## Esercizi da svolgere
1. Nel brano sull'Esercito, di quanto si è ridotto l'Esercito?
2. Perché, secondo il brano sull'Esercito, è sbagliato distinguere tra soldati di pace e soldati di guerra? Rispondi in una o due frasi.
3. Prosegui il brano sull'Esercito dopo l'ultima frase riportata.

## Brano
L'Esercito si è ridotto di quasi due terzi ed è diventato molto più snello. Gli equipaggiamenti, le armi e i mezzi sono  inadeguati ai compiti da assolvere. Il sostegno logistico dei reparti operanti all'estero è  non sono aderente alle necessità. Spostare migliaia di soldati e di tonnellate di materiali in tutto il mondo mediante trasporti multimodali è diventato routine.
Un Esercito serve per combattere… per vincere le guerre o, meglio ancora, per dissuadere gli altri a farci la guerra, ma nella realtà così non è. Assurdi pudori, scarsa lealtà e chiarezza nei confronti dei cittadini, decenni di parlare ambiguo hanno impedito e impediscono di chiamare le cose con il loro nome e di valutarle per quello che sono in realtà. In passato, credendo forse di renderle bene accette a un'opinione pubblica mal disposta, le Forze armate italiane e l'Esercito in particolare sono state presentate dagli stessi capi militari come una specie di organismo tutto fare, sempre pronto ad accorrere per integrare o sostituire  polizia ,vigili del fuoco, protezione civile, organizzazioni umanitarie.
Parole come guerra, uccidere, morire vennero di fatto bandite. Questa strana ambiguità ha impedito all'Esercito di fare il necessario salto qualitativo e ha provocato conseguenze negative nel campo del reclutamento, della formazione, dell'addestramento, dell'acquisizione di materiali, delle operazioni.
E' un'ambiguità che sussiste anche oggi con un Esercito professionale perché bene accetta da una classe politica - sia di destra sia di centro sia di sinistra - che lancia il sasso e ritira la mano e che non ha il coraggio di presentare i fatti nella loro cruda realtà. Da questa ambiguità derivano una serie di equivoci che vanno necessariamente chiariti, di luoghi comuni che vanno sfatati perché lo strumento militare possa essere in grado di affrontare adeguatamente i rischi e le sfide che il futuro ci riserverà. Per questo è bene rivisitare alcuni concetti fondamentali, logorati da un uso spesso distorto e formulare in merito alcune considerazioni. Il primo concetto da chiarire è: a cosa servono i soldati.
……..I soldati sono fatti per combattere ….. vincere un nemico. Combattere vuol dire saper usare la violenza in maniera intelligente ed efficace, saper uccidere quando necessario e mettere in conto che si può essere uccisi. Vuol dire riscoprire un'etica del combattimento dove i vigliacchi e gli eroi siano ben identificati senza ambiguità. I soldati sono i professionisti dell'impiego della forza, coloro che devono saperla impiegare senza eccessi, senza compiacimenti –
………. Il soldato è  un cittadino che si è arruolato perché è disposto a combattere per il proprio paese. Di conseguenza è errato ammettere l'esistenza di soldati di pace e soldati di guerra. I soldati sono soldati e basta e come tali devono saper fronteggiare situazioni di guerra, questo è il loro compito istituzionale. E' il potere politico che ha la responsabilità morale di impiegarli per finalità giuste
Anche l'espressione "missioni di pace" va rivista e chiarita. L'opinione pubblica comprende con difficoltà perché un soldato addestrato e dotato di costosi equipaggiamenti da guerra debba partecipare a missioni di pace. Tale definizione fa sembrare secondario l'uso delle armi, quasi fosse un fastidioso optional. Le figure del soldato, del poliziotto, del vigile del fuoco, del funzionario dedito a missioni umanitarie si mescolano. La gente non sa più distinguere le caratteristiche di ognuno e rischia di ritenerli intercambiabili.

## Sezione dati
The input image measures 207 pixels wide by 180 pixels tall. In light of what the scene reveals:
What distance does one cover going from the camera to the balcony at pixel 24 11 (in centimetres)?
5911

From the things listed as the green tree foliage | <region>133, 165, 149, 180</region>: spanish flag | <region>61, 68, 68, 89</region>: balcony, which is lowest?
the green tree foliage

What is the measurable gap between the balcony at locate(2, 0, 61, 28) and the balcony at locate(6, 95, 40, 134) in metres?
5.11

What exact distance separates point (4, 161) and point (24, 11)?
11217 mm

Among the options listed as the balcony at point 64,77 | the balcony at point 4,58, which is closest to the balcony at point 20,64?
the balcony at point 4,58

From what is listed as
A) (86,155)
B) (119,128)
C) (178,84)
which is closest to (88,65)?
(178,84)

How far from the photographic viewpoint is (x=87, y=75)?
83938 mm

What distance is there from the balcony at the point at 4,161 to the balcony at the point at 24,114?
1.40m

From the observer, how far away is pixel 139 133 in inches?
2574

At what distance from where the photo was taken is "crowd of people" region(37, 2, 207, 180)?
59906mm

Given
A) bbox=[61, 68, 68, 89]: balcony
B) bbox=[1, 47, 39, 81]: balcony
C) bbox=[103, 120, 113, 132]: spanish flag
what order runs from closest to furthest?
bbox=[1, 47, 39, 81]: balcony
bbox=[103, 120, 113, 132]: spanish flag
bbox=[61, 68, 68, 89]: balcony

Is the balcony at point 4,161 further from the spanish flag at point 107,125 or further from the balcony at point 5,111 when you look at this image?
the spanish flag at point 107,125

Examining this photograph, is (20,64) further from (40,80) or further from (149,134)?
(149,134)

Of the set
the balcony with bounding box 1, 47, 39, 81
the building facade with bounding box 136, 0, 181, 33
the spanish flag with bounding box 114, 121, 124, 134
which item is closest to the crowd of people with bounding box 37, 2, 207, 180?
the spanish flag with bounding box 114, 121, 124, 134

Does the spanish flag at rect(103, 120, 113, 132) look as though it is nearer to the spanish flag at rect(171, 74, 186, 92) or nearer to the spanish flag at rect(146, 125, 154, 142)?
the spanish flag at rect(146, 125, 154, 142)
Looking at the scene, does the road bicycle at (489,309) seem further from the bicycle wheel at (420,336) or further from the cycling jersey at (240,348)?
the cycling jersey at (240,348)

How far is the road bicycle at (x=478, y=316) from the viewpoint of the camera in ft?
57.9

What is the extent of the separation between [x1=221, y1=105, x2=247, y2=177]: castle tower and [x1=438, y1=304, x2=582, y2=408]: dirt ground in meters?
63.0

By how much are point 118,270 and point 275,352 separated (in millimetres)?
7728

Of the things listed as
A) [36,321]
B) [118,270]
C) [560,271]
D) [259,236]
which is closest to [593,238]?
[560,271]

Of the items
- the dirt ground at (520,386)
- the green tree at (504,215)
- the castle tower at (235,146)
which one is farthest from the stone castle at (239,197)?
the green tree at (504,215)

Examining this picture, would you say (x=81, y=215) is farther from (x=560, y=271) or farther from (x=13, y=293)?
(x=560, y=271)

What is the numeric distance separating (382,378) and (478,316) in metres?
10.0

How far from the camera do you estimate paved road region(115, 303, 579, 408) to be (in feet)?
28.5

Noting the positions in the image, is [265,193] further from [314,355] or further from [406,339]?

## Risposte agli esercizi
1. Di quasi due terzi.

2. Perché il soldato è un cittadino che si è arruolato in quanto disposto a combattere per il proprio paese. Per questo i soldati sono soldati e basta, e il loro compito istituzionale è saper fronteggiare situazioni di guerra.

3.
Per queste ragioni è più appropriata l'espressione….. “missioni di guerra per il mantenimento della pace”….. Impiegare un costoso e prezioso strumento militare per compiti esclusivamente pacifici sarebbe uno spreco che non potremmo permetterci, se non obbligati da eventi di eccezionale gravità e in mancanza di idonee alternative.
Un altro equivoco riguarda la guerra. Se ne parla tanto ma pochi la conoscono veramente. Si sente ripetere: "La guerra non ha mai risolto nulla". E' un falso, è una tragica menzogna che induce a sottovalutare questo pericolo sempre immanente e a credere di poterlo sconfiggere solo con le chiacchiere.
Le guerre hanno fatto la storia, le guerre hanno cambiato il mondo, cancellato civiltà, punito aggressori e sterminato innocenti per millenni. La guerra è un mostro assetato di sangue, alimentato dal male insito nell'animo umano. Non si elimina con le belle parole e le bandiere arcobaleno. Va studiata a fondo, analizzata e finché possibile prevenuta o neutralizzata con ogni mezzo pacifico, iniziando con il bandire la violenza dai rapporti interpersonali. Certo, è più facile a dirsi che a farsi.
In realtà, dalla storia emerge evidente una triste verità: che i periodi di più lunga pace sono stati quelli imposti con le armi, quelli in cui gli aggressori sono stati sconfitti o tenuti a bada con forze deterrenti o in cui sono stati gli aggressori stessi, vincitori, a imporla ai vinti.
Per noi figli della pace, educati al rispetto e alla non violenza, la guerra è incomprensibile, assurda.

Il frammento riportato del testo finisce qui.